■ Requirement: In the note on detecting a loop in a freelist, how do you find the length of the loop?

BEGIN Document section

Actually, I was thinking of this, too.

You could determine that a list is circular by maintaining a count of
the number of objects that are supposed to be on the freelist.  Then
you count the number of "next" traversals which occur, and when it
excceeds the count of how many are supposed to be there, then you
know you have a problem.

Now you must find the length of the loop.  You save the current
pointer, and traverse until you see it again, counting.  This count
is the length of the loop.

If the pointer traverses to itself, this is a simpler case, and you
can traverse from the top of the list to the pointer to indicate
the address of the looped entry, and the address of the entry that
points to it.

If the pointer does not traverse to itself, your count is 2 or more.

Now you bsearch for the start.  You do this by:

	1)	Set N and M to pow(log2(expected members)+1,2)/2
	2)	Traverse from the top to N or the expected members,
		whichever is first (the algorithm is iterated,
		so it may be that N exceeds expeded members at
		some point)
	3)	Traverse the loop to find your N.  If you find it
		before you find the loop "start" again then the
		loop starts at N or earlier; otherwise it starts
		after N.  If the count is exactly the count, then
		you picked a start equal to the loop start and are
		done.

END Document section
BEGIN Supplied data

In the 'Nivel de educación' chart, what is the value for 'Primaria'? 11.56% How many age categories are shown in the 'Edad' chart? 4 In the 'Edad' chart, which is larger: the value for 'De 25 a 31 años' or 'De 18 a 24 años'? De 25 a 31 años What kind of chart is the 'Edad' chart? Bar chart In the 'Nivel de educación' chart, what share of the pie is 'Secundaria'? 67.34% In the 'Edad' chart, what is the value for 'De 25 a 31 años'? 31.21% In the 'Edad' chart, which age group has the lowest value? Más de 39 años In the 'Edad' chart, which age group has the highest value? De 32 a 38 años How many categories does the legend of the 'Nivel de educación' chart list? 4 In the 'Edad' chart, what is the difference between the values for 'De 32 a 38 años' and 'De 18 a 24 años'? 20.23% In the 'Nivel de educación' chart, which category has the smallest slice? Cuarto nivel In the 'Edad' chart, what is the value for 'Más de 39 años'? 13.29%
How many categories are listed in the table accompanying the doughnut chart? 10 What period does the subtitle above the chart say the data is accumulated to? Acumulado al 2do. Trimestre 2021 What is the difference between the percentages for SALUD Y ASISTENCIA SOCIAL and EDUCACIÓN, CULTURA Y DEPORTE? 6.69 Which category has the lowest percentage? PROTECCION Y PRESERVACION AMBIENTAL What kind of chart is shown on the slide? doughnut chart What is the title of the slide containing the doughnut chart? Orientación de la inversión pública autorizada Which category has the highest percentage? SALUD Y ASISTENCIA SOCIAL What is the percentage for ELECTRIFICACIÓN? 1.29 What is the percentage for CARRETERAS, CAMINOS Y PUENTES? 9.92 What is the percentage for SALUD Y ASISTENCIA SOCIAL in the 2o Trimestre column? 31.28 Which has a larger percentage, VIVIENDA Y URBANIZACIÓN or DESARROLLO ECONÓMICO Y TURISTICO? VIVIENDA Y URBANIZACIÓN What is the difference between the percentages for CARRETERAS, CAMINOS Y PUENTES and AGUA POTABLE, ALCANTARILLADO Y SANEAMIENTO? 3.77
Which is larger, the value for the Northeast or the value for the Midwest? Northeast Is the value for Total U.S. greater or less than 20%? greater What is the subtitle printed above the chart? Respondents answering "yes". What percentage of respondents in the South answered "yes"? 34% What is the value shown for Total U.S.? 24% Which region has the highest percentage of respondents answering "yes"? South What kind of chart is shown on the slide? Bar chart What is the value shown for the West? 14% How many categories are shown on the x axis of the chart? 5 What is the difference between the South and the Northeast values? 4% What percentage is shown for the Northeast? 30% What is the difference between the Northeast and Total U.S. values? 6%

END Supplied data

■ Exercise response: Save the current pointer and traverse until you see it again, counting; that count is the length of the loop.